Task statement. Switch "truck wheel" to "truck tire" in the part of the records that opens with the line containing "How distant from" and closes at the end of the records, then write out those lines again with nothing else changed.

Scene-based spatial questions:
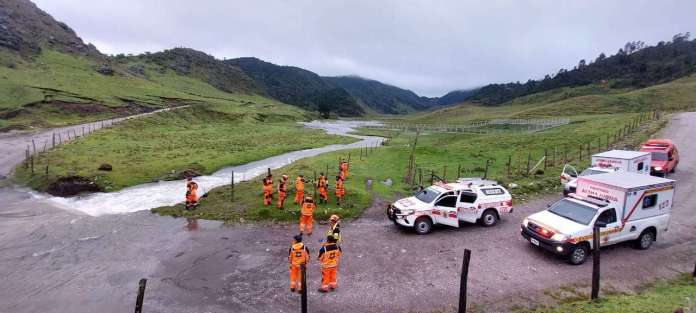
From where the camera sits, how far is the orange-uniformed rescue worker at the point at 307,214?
18.2 m

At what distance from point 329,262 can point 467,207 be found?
9113 mm

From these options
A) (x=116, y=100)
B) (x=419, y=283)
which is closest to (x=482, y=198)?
(x=419, y=283)

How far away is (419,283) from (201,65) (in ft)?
654

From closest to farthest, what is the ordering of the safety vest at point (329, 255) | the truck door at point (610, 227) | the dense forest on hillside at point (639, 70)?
the safety vest at point (329, 255)
the truck door at point (610, 227)
the dense forest on hillside at point (639, 70)

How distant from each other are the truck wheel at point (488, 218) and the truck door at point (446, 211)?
1594mm

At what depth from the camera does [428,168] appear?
113ft

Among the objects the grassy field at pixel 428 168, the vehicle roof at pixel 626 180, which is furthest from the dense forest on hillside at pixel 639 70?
the vehicle roof at pixel 626 180

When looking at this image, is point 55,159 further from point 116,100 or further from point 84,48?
point 84,48

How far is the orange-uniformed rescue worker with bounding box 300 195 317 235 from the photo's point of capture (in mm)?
18172

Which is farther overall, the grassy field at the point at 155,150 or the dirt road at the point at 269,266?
the grassy field at the point at 155,150

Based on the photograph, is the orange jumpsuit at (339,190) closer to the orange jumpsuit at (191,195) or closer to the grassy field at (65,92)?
the orange jumpsuit at (191,195)

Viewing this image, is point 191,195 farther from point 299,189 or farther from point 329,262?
point 329,262

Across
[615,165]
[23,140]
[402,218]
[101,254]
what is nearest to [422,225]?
[402,218]

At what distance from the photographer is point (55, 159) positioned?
114 feet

Response for this exercise.
How distant from each other are the truck tire at point (488, 218) and the truck door at point (446, 211)?
1594mm

At what depth from the camera does [428,168] appear?
113ft

Among the objects the grassy field at pixel 428 168, the vehicle roof at pixel 626 180, which is furthest from the dense forest on hillside at pixel 639 70?
the vehicle roof at pixel 626 180

When looking at this image, is point 55,159 further from point 116,100 or further from point 84,48?
point 84,48

How far is the orange-uniformed rescue worker with bounding box 300 195 317 235 from the photo's point of capture (in mm)?
18172

Which is farther overall, the grassy field at the point at 155,150 or the dirt road at the point at 269,266?
the grassy field at the point at 155,150

Based on the photograph, is the orange jumpsuit at (339,190) closer to the orange jumpsuit at (191,195) or closer to the grassy field at (65,92)?
the orange jumpsuit at (191,195)

Viewing this image, is point 191,195 farther from point 299,189 or farther from point 329,262?
point 329,262

Across
[615,165]
[23,140]
[402,218]
[101,254]
what is nearest to [422,225]?
[402,218]

At what distance from the photographer is point (55, 159) positioned?
114 feet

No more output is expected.